Kevin White was not the type of mayor to build a highway through his city.
There’s a reason why Interstate 95 runs in a straight line from Florida to Canton, takes a bend around Boston, and continues straight again at Peabody, Congressman Barney Frank told hundreds of people packed into in the Back Bay for White’s funeral service.
White was a pioneer who said no to the federal funds, Frank said. He was a compassionate leader and a visionary with unconventional ideas, that worked, like using a James Brown concert at the Garden to avoid riots the night after the assassination of Martin Luther King Jr.
As close friend and former state treasurer Robert Q. Crane put it:
“If you knew him, no explanation is necessary.
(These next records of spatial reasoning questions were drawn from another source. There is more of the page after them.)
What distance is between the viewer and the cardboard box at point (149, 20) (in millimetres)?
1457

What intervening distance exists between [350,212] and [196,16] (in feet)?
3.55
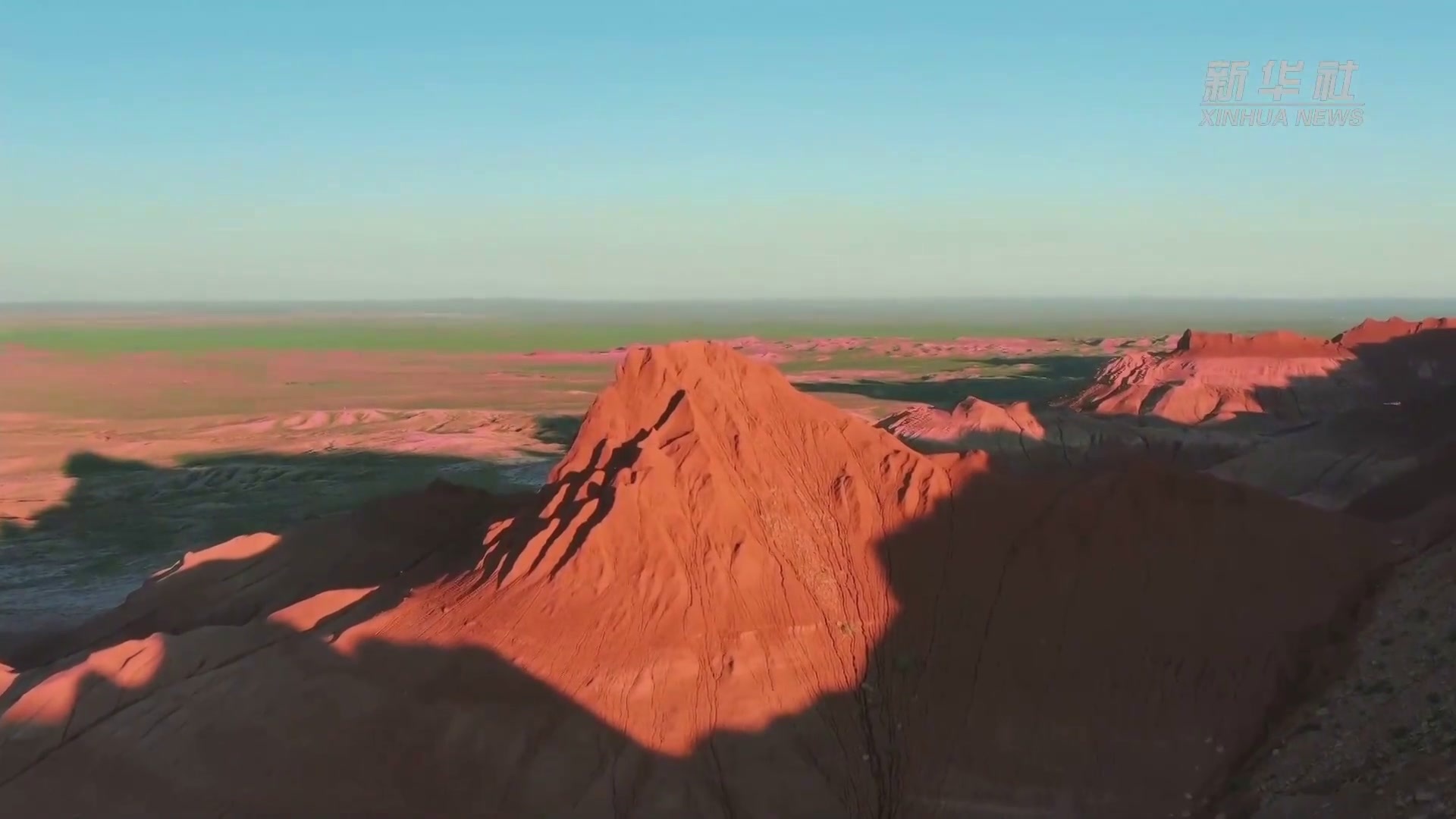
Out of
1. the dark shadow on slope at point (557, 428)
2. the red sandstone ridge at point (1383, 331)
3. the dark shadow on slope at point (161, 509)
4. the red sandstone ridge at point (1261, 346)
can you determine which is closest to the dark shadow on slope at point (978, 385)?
the red sandstone ridge at point (1261, 346)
If you didn’t have that privilege, no explanation is possible.”
White, Boston’s mayor for 16 years from 1968 to 1984, died Friday night surrounded by his family. He was 82. White grew up in Jamaica Plain and West Roxbury and may be best known for guiding Boston through the turbulent years of the busing crisis
Hundreds of people, many in that second category, gathered Wednesday morning to pay their respects to a man who shaped the city as we know it today. Following a wake at the Parkman House Tuesday afternoon, a somber funeral procession wound through Beacon Hill, past White's Mount Vernon Street home, to St. Cecilia’s. Firefighters hung a huge American flag over Belvidere Street and bagpipers played as the procession entered the church for a final public farewell.
During the mass Mayor Thomas Menino and Frank gave a tribute to his leadership, his grown children performed readings, and his 10 grandchildren brought forth the communion. Crane and White's son Mark Hagen White spoke final words of remembrance.
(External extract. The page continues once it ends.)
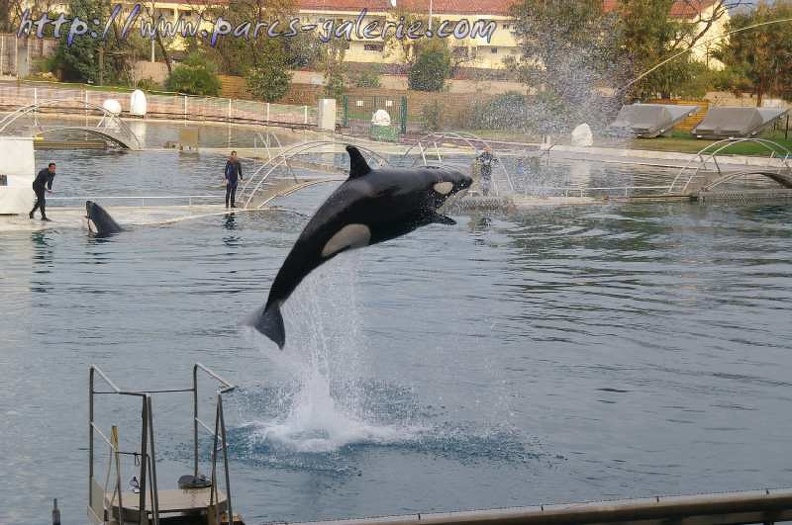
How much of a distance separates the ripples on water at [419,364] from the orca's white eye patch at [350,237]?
1982mm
Growing up with White as a father was chaotic, unexpected and fun, said his son Mark said.
He remembered one Christmas morning, when he was about 13. The lights were on, the fireplace was roaring, and the gifts were half opened when his father ushered everybody outside.
“There, standing on the sidewalk was a horse, with a red bow around its neck,” Mark said.
Picture White’s wife Katherine and five kids, standing outside in their pajamas, laughing and excited about their new present.
“I stole a glace at both the horse – and my mother,” Mark said. Both wore the same look of shock that became a familiar reaction for many Boston residents who lived through White’s leadership.
“He turned those crazy ideas into a reality,” Mark said. “He gave us a horse. And he gave Boston a grander stature."